松屋長春の和菓子便り

尾張稲沢の和菓子店、松屋長春の毎日を皆様にお届けします。 末長くお付き合いをよろしくお願いいたします。



焦る事などないのに

今夜は次女と協力して夕飯を仕込みました。




















豚汁と混ぜご飯と干物に大根おろし。




新しい家庭でも、父ちゃんの味をちょっとだけでも残して欲しい。




そんな思いをいつも娘に一生懸命伝えているつもりです。




別れの時まであともうちょっと。




何にも焦る事などないのに、焦っているバカな自分がいます。

ホンモノの家族

「黄身時雨」という生地の蒸し菓子をお店に並べました。




この生地の和菓子をお店に出すのは本当に久しぶりの事ではないかと思います。(ベニサザンカは別としてですが。)




今回は私が蒸しの当番だったのですが、蒸し上がったせいろの向こうに両親と息子の姿がちょうど良いアングルで見えたので「黄身時雨」と三人を同じ枠で撮ってみました。




息子は婿として我が家へ来て三年半くらい経ちましたが、完全に溶け込んで、私たちはホンモノの家族になりました。




ご存知ない方だと息子が婿なのか、娘の方が嫁なのか絶対にわからないと思います。





いのち

坂本龍一さんが亡くなって随分経ちました。




遺作「OPUS」のCDはすでに購入して聴いていましたが、映画「OPUS」は結局映画館に観に行くことは叶いませんでした。

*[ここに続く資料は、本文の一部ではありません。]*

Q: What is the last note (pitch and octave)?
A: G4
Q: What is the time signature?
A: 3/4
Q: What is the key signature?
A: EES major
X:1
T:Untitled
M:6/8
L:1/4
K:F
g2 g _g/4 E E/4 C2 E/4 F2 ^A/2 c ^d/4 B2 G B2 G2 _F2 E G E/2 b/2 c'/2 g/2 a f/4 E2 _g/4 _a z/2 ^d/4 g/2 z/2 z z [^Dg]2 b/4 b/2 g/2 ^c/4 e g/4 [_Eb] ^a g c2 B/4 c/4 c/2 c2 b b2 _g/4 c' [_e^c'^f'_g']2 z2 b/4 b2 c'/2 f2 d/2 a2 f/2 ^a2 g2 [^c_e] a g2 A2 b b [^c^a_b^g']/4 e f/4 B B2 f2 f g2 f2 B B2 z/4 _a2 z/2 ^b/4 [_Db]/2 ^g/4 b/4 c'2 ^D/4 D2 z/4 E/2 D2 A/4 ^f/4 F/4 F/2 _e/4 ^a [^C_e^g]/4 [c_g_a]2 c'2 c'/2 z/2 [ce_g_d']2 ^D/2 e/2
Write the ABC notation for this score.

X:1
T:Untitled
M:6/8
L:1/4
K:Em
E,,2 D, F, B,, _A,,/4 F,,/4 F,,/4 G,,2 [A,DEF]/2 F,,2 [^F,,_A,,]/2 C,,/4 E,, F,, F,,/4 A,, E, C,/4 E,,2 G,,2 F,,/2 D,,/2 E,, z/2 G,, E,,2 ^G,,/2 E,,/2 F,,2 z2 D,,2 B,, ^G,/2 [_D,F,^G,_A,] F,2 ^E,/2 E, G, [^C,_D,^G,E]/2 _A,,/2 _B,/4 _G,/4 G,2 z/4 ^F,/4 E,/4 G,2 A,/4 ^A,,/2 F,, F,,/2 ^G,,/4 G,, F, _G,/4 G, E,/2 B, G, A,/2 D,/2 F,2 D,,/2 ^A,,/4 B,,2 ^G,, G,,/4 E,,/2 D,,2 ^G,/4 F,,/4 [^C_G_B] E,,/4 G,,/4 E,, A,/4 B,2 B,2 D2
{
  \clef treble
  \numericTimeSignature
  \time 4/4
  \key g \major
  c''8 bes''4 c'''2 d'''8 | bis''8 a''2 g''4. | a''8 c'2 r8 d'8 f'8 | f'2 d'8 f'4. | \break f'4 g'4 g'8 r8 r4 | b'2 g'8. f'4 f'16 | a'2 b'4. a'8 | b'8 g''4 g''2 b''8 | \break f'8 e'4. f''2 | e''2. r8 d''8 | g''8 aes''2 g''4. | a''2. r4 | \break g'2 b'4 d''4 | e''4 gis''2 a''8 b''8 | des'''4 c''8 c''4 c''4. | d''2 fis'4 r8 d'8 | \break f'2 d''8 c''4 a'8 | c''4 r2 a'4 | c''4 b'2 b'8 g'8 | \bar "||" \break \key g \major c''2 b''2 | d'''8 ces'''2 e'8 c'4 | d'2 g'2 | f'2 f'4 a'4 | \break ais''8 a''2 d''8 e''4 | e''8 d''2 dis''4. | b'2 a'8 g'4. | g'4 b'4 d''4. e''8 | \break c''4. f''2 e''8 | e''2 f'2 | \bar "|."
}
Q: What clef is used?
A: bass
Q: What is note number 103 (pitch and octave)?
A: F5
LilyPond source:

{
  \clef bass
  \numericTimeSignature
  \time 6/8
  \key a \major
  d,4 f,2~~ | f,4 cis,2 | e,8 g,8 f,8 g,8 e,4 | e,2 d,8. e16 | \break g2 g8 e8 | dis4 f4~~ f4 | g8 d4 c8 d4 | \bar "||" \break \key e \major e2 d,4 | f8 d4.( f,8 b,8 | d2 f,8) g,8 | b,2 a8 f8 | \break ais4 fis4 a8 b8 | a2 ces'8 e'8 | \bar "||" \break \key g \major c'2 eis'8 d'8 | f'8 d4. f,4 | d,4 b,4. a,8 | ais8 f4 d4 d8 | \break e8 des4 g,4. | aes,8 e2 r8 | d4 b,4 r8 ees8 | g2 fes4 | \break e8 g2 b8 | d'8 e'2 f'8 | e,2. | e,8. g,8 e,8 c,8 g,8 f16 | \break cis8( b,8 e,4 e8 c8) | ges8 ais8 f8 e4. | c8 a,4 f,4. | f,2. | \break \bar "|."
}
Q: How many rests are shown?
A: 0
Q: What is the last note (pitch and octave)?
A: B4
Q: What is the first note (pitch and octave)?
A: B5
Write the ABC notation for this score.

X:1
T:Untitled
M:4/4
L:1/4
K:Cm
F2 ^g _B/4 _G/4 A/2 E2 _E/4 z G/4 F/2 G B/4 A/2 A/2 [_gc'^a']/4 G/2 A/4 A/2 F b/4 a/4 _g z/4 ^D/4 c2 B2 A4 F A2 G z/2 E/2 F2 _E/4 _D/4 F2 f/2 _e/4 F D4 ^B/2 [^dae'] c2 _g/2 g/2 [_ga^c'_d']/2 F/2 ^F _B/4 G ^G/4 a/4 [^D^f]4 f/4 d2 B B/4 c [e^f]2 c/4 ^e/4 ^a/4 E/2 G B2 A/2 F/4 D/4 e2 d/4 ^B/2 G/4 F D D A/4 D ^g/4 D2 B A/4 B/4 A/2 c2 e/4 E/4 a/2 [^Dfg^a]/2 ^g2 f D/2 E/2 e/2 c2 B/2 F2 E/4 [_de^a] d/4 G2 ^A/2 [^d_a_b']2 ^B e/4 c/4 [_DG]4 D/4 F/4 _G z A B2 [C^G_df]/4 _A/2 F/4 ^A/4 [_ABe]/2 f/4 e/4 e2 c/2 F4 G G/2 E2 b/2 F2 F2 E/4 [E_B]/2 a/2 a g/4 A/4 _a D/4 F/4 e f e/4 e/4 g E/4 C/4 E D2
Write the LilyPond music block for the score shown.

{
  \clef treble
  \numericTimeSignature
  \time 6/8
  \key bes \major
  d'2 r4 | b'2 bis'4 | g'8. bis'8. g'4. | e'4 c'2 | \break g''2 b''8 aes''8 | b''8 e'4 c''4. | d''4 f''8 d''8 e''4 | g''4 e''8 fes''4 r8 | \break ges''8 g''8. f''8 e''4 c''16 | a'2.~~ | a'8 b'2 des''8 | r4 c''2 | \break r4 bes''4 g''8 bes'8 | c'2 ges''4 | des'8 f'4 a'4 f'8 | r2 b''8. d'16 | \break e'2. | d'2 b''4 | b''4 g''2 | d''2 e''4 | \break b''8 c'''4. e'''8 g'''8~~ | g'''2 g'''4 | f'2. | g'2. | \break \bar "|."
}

少し前にAmazonで注文しておいたDVDが届きたましたので、日々映像と共に彼の命のメロディを心に宿しております。








病気と闘い体力を奪われてしまっているプロフェッサーの姿を見ると、いたたまれない気持ちが込み上げてもきますが、こうして私たちに素晴らしい曲とその曲たちを演奏する姿を魅せる事によって坂本龍一さんは満足して逝かれたのではないかと納得しているところです。




この演奏とメロディは、何度観て聴いてみても涙無しではいられません。




シンプルさと美しさと切なさと愛おしさとあれやこれやのエトセトラが複雑に私の感情に作用してどうにもこうにも居られないのですが、それでもまた、そしてまたと求めてしまう不思議な感覚があるのです。




私がこの世を去ったとき、私は何か残せるのだろうか。




私という人間を誰かの記憶の奥底に、少しだけでも残ってくれていたら嬉しいな。




そんな風に考えてしまい、坂本龍一さんの曲をしみじみ聴きながらちょっとだけセンチメンタルな心持ちになりました。